▶ _CHALLENGES_:
**1)** Can you repeat the Vouvray vintage notes below word for word, starting with "Vouvray Mousseux Brut" and going on through "and sec produced."?
**2)** Could you go on with the Vouvray vintage notes below, picking up right after their last sentence?

== SOURCE PASSAGE

Vouvray Mousseux Brut
Le Haut Lieu Sec
Le Mont Sec
Le Clos du Bourg Demi-Sec
 

1984
A normal yield but this was a vintage with delayed maturity caused by a wet start to the season. The summer was dry, but rains arrived again in September and it was a late and wet harvest, only commencing at the start of November. Only pétillant and sec produced.
Le Haut Lieu Sec

1985
This is peculiar vintage. The spring of 1985 was unusually dry and there is a common theme throughout the appellation in that the blocked maturity meant that the wines have remained muted and have never really opened up. According to Noel this is also true of the wines of Philippe Foreau. Conditions were good from the middle of August right through until November. It was the first vintage since 1973 that any moëlleux was produced at Huet.
Le Haut Lieu Sec
Le Haut Lieu Demi-Sec
Le Mont Demi-Se
c
Le Haut Lieu Moëlleux
Le Mont Moëlleux  
Le Clos du Bourg Moëlleux
Le Clos du Bourg Moëlleux
1ere Trie

1986
This is remembered as a very difficult growing season with a huge storm compounding problem of rot close to harvest. The resulting wines are good if not exceptional. Yields were slightly higher than normal and it was possible this vintage to produce a full range of styles.

====
== EXTRACTED RECORDS

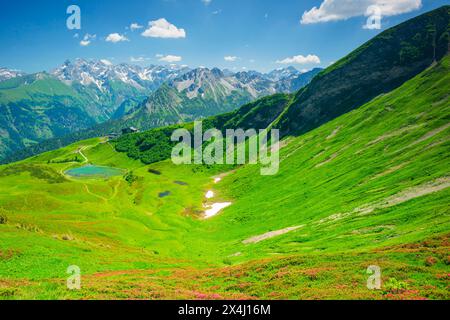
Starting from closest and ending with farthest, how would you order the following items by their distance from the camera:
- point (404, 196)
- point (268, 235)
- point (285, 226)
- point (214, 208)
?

====

▶ _EXERCISE RESPONSES_:
**1)**
Vouvray Mousseux Brut
Le Haut Lieu Sec
Le Mont Sec
Le Clos du Bourg Demi-Sec
 

1984
A normal yield but this was a vintage with delayed maturity caused by a wet start to the season. The summer was dry, but rains arrived again in September and it was a late and wet harvest, only commencing at the start of November. Only pétillant and sec produced.

**2)**
Le Haut Lieu Sec
Le Mont Demi-Sec
Le Clos du Bourg Moëlleux

1987
A big vintage (55hl/ha) resulting from a difficult growing season with rain in the spring and during the harvest. The pétillant Sec is actually a blend of two vintages – 1987 (about 85%) and 1991. The 1987 wine was originally bottled as a sec in 1988, but Noel was never happy with the wines evolution. After the devastating 1991 vintage where due to the frost that blighted the Loire in this year, Noel decided to decant all the 1987 and blend with the miniscule (3hl/ha) 1991 harvest. The wine was bottled in 1992 as a full mousseux, but the passage of time has seen the CO2 dissipate to that of a pétillant. Vouvray Pétillant Brut
Le Haut Lieu Sec
Le Clos du Bourg Demi-Sec

1988
A great vintage, producing archetypal Vouvray, although somewhat overlooked by the reputation of 1989 and 1990. It was a very small vintage (20hl/ha) although a range of table wines were produced. The success of the year, however, is the demi-sec, the best since 1971 and still in pristine condition due to his notable acidity. There were no sparkling wines produced this vintage. Le Clos du Bourg Moëlleux is a special bottling in magnum for the 7eme Paulée Vin de Pays de Loire, 13 mars 1989. They were commissioned in a special bottle by George Jalleret of the hotel-restaurant Grand Monarque in Chartres. The analysis here suggests that it could have been labelled as a 1ere trie, although there was more passillerage than botrytis this vintage.
Vouvray Sec  
Le Haut Lieu Sec
Le Haut Lieu Demi-Sec
Le Mont Demi-Sec
Le Clos de Bourg Moëlleux (magnum)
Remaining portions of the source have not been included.